It’s been some time since I reviewed a hip-hop album. I feel like the genre has mostly passed me by. Or maybe I’ve passed it by. I don’t know. I just don’t connect to it anymore. It should be an indication that someone like Earl Sweatshirt is considered “old school.” It just goes to the fact that so much of the rap I do hear is meant to be temporary and transient (or at least feels that way). Hip-hop has always been of the moment, but I tended to listen to the untrendy stuff that felt a little more “classic,” if such a thing exists.

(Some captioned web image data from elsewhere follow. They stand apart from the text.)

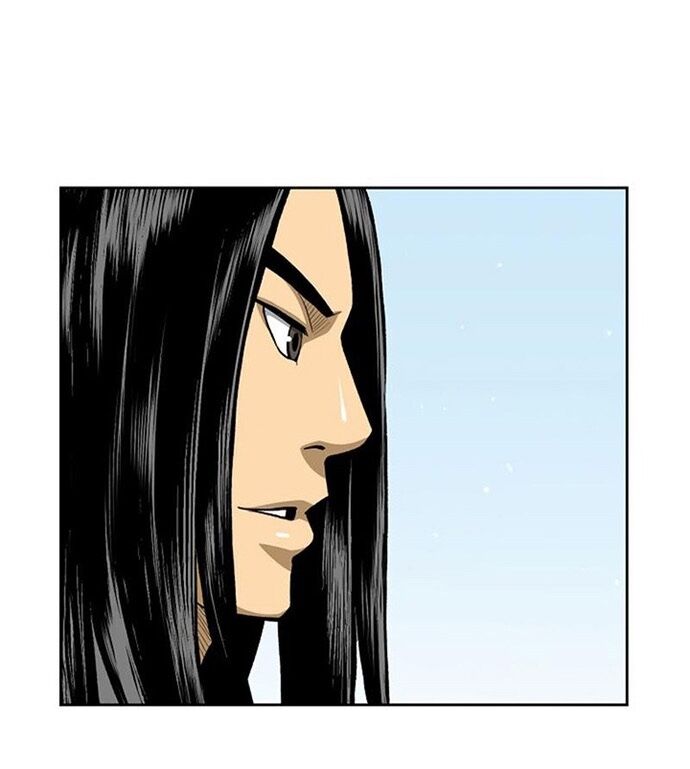 Huyền Thoại Vô Song Chiến Thần Chap 30 - Next Chap 31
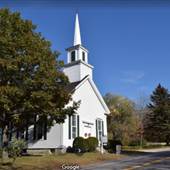 Water Village Community Church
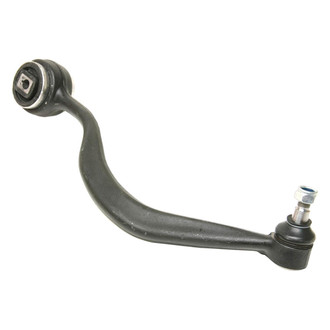 URO Parts® - Front Driver Side Upper Control Arm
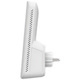 D-Link DAP-X1860 802.11ax 1.76 Gbit/s Wireless Range Extender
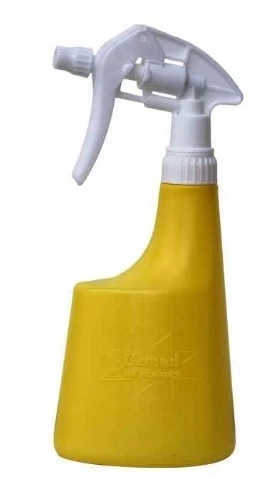 Uzman 0,5 litre K-4 Çok Amaçlı El Tipi Püskürtücü ürün görseli 1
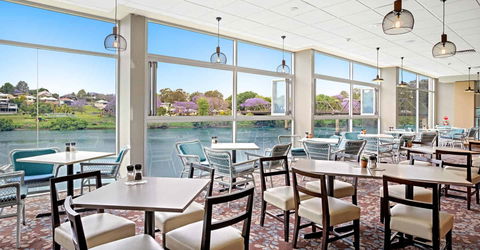 Kempsey Macleay RSL Club Dining - Hotel Accommodation 0
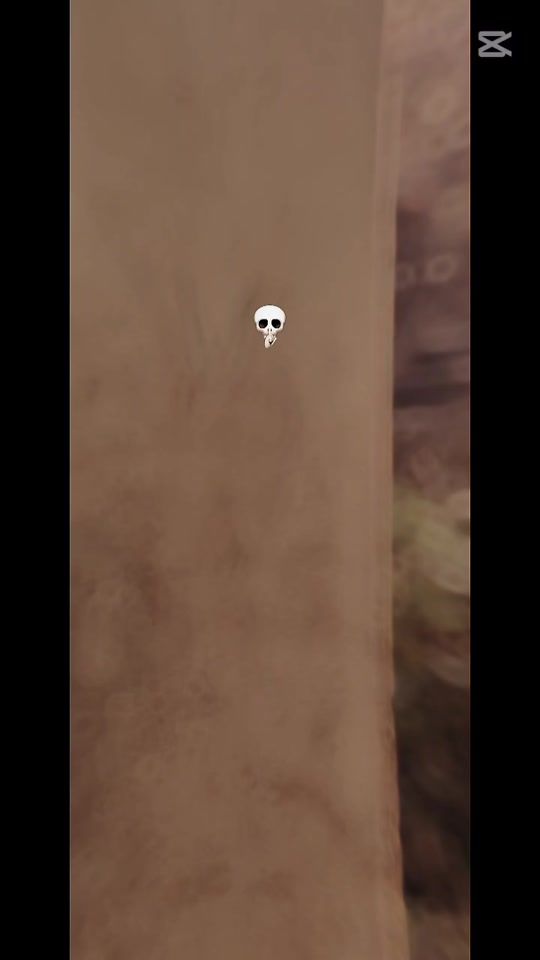 TikTok video thumbnail by mr.babug786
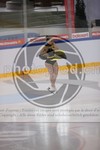 ref. photo 3400554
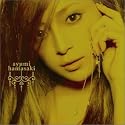 Memorial address (DVD付) (CCCD)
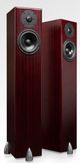 Totem Acoustics High-Fidelity Floor Standing Speaker-1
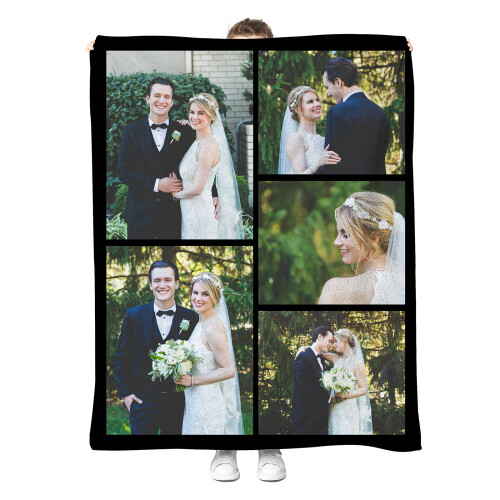 Tmeu 5 1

Earl Sweatshirt is a special exception to all of this. The man is a bit of an anomaly. A man out of time. His music uses chopped and looped samples like old underground hip-hop, but is paced like a cloud of weed smoke. The structure is more free-form jazz or the more esoteric MF Doom tracks, or whatever that old DJ Shadow stuff is called than it is traditional rap. It’s not as if Sweatshirt isn’t rapping, because he is, but there is lots of repetition and tons of just languid wordplay that falls into a pretty samey-samey vibe. I looked back at my review of his last album, I Don’t Like Shit, I Don’t Go Outside, which I thought I liked, but apparently couldn’t deal with its dreariness. This one suffers from some of the same issues in my head, but is somehow a bit more varied and less stuck in the mud than the last.

I really can’t get a handle on this stuff, though. He’s like the hip-hop version of a laptop, bedroom indie artist. It’s all very insular and inside his own head. He’s clearly a dude who struggles, and it’s really nice to hear some hip-hop that takes a different tack, but I’m just not certain how I’m supposed to connect to the music. I mean, I know and understand I’m not even remotely the audience for this, but it seems that at some level one should be able to connect to some aspect of art. Thing is, I don’t think that’s what he’s after, especially on this record. It’s his concept album. It’s his catharsis. And, again, I know I’m supposed to appreciate it, but everyone takes in art in different ways. And while I can appreciate it, it doesn’t mean I have to enjoy it.